Touch. Tell me what you see.
Lust is the way and the truth.
The light shining in her world cannot be dimmed.
A creature of contact to satisfy your soul.

CARPE DIEM

The cock crows 3 times, I wake up aged 24.
Another day and the hustle and bustle that comes with.
You know it’s a miracle when you make it out of bed, take time to thank He who made it possible for you to be alive.
I’m physically fit, mentally sound. Thank you God for I’m a blessing.


The school dropout.I pray to Jesus for enlightenment.

Now, I hope my development in this environment is a testament that the Omnipotent’s covenant in my life still stands. Yes, I’m a descendant of Abraham, Old Testament. A lieutenant of Christ. The New Testament.
I’m quite fluent in the Gospels, an exponent of the good news, but speak just a fragment of it’s language. Why?
Entanglement of the world’s pleasures holding a guy back. Pardon me, for the components of these worldly enjoyments far too pleasing for me to pass by.
Imprisonment. That’s the state I’m at this moment in my life. I look to God for imminent release from the clutches of this life. I’m a walking contradiction.

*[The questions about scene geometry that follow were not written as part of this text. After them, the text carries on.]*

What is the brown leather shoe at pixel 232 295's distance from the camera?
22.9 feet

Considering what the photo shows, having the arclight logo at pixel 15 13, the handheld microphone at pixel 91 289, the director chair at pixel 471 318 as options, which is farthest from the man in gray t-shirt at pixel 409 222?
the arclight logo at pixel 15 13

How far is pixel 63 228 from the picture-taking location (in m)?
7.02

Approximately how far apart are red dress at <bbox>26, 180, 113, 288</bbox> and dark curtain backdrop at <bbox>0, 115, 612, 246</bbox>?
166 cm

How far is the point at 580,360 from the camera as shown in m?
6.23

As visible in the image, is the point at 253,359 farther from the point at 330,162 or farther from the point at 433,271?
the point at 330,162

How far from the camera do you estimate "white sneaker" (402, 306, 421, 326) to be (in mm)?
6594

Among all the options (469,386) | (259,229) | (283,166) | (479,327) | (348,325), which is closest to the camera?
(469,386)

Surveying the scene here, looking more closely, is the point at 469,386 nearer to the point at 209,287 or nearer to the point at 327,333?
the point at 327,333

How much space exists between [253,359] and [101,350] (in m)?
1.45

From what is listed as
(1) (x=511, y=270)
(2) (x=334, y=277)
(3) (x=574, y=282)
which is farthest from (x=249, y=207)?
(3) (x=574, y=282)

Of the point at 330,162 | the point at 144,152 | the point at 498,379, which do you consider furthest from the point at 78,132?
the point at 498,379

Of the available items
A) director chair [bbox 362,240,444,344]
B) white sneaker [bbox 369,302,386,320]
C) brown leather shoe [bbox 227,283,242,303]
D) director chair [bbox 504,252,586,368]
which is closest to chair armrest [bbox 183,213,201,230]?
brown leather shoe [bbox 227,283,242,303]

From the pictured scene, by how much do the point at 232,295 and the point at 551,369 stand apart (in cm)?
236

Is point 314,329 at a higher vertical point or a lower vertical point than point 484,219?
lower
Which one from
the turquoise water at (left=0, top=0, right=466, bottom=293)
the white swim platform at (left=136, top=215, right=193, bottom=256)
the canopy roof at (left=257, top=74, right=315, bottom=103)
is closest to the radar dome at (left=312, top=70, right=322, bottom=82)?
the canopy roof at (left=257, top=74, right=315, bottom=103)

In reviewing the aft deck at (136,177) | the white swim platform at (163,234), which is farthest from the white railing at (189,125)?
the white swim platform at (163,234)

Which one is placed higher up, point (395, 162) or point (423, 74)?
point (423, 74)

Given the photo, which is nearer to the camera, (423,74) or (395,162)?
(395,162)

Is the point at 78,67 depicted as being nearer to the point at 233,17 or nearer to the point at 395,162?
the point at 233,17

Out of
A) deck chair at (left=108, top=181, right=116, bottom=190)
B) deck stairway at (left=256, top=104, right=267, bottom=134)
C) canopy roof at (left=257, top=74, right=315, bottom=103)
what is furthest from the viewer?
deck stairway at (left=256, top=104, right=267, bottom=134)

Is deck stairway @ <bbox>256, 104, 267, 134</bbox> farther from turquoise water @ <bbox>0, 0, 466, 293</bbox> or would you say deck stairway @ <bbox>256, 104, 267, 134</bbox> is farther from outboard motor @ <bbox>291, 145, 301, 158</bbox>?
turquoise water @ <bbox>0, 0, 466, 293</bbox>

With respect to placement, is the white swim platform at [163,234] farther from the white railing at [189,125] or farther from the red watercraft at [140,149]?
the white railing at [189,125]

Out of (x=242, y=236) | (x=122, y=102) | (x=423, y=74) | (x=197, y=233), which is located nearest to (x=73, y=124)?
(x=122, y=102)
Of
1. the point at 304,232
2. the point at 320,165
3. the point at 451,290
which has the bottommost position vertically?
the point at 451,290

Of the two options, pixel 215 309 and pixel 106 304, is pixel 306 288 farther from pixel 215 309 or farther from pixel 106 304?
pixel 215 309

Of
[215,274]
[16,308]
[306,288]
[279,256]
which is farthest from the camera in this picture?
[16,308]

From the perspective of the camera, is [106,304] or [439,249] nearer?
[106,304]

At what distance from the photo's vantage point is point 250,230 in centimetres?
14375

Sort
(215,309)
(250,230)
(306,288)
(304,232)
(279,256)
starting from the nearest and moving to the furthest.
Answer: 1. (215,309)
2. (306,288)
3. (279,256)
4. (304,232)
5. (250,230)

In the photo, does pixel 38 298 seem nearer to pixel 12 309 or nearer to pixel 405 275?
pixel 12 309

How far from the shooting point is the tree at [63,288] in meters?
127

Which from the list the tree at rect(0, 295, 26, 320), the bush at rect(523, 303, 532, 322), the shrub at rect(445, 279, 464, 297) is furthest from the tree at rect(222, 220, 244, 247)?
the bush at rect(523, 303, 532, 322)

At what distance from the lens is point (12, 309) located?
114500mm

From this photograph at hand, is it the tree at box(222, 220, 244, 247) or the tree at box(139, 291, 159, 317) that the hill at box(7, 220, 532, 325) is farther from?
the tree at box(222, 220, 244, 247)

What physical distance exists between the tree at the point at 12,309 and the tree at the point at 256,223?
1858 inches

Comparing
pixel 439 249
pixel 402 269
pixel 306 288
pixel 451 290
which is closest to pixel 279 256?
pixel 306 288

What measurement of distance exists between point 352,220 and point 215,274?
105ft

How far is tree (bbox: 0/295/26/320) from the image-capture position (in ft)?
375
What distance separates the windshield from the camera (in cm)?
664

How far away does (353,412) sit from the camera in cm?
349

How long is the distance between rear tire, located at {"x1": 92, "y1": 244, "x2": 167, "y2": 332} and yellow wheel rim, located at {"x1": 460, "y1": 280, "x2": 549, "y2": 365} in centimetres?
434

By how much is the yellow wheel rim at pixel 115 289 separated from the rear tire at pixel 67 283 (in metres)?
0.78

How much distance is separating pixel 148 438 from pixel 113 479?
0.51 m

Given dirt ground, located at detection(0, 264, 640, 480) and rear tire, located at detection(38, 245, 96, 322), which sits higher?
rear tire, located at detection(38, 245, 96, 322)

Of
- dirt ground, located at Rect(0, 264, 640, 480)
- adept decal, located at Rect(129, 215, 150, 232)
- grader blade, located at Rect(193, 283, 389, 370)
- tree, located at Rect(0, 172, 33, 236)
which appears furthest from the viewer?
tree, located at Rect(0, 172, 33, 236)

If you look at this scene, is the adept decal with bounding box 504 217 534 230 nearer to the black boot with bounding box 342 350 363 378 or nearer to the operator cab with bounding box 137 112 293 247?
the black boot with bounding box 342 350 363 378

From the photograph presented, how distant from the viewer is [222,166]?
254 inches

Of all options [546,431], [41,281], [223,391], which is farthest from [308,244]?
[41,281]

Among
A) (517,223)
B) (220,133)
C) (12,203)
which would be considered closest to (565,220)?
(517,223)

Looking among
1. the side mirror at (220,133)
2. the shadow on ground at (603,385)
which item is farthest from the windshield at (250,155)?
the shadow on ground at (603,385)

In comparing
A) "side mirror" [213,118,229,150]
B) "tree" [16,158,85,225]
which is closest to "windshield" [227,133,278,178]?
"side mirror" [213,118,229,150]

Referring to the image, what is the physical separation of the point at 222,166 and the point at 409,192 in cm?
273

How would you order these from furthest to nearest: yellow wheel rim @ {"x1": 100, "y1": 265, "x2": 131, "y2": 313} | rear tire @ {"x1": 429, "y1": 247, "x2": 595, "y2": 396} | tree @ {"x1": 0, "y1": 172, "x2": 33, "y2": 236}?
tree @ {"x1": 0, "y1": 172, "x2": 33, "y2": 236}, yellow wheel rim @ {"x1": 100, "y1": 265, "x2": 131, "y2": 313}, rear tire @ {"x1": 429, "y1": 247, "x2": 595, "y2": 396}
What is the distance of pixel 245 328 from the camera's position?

When I was 12, in Sunday school, I yearned to be Solomon. Asked God for his wisdom and splendor.
Wisdom and money can get you almost anything, but only wisdom can save your soul.
In my quest to be King David’s son, I study his works. Then comes Ecclesiastes.
The first word I meet on my journey is ‘meaningless’. I confess, after my incipient viewing, the zest I had for life was somewhat suppressed. Each painful page got the kid distressed and depressed.
After a few more chapters, I quit reading altogether. This book was making me stressed; man needed some rest. Hence I digressed to something else.
Nonetheless, I dressed up and came back to the teacher’s class, Bible on my desk. I press myself to find meaning to the meaningless.
Alas! The boy finds his ‘Perez’ in the last chapter of Solomon’s address.
Without God, life is meaningless, bottomless and aimless. Like chasing the wind.
That is the underlying message of the book.


Life is good; Life is crude.
Life is simple; Life is complex.
Life is a jungle; Life is serene.
What I’m doing? I’m saying that life is a paradox.


I cried when I failed, laugh more as I succeed. I’ve been beaten and broken, fed and taken cared for. My life is sweet but my cross sure is heavy.
This is not a story about how I would tell you that I’ve found the prognosis and antidote to your problems. This is not a song about how I promise that all your life’s grievances will be cleared up after you listen to it.

No.


This is a note to tell you that there will be tears, but also there will be joy. You will have friends and you will have enemies. You will fail but you shall succeed.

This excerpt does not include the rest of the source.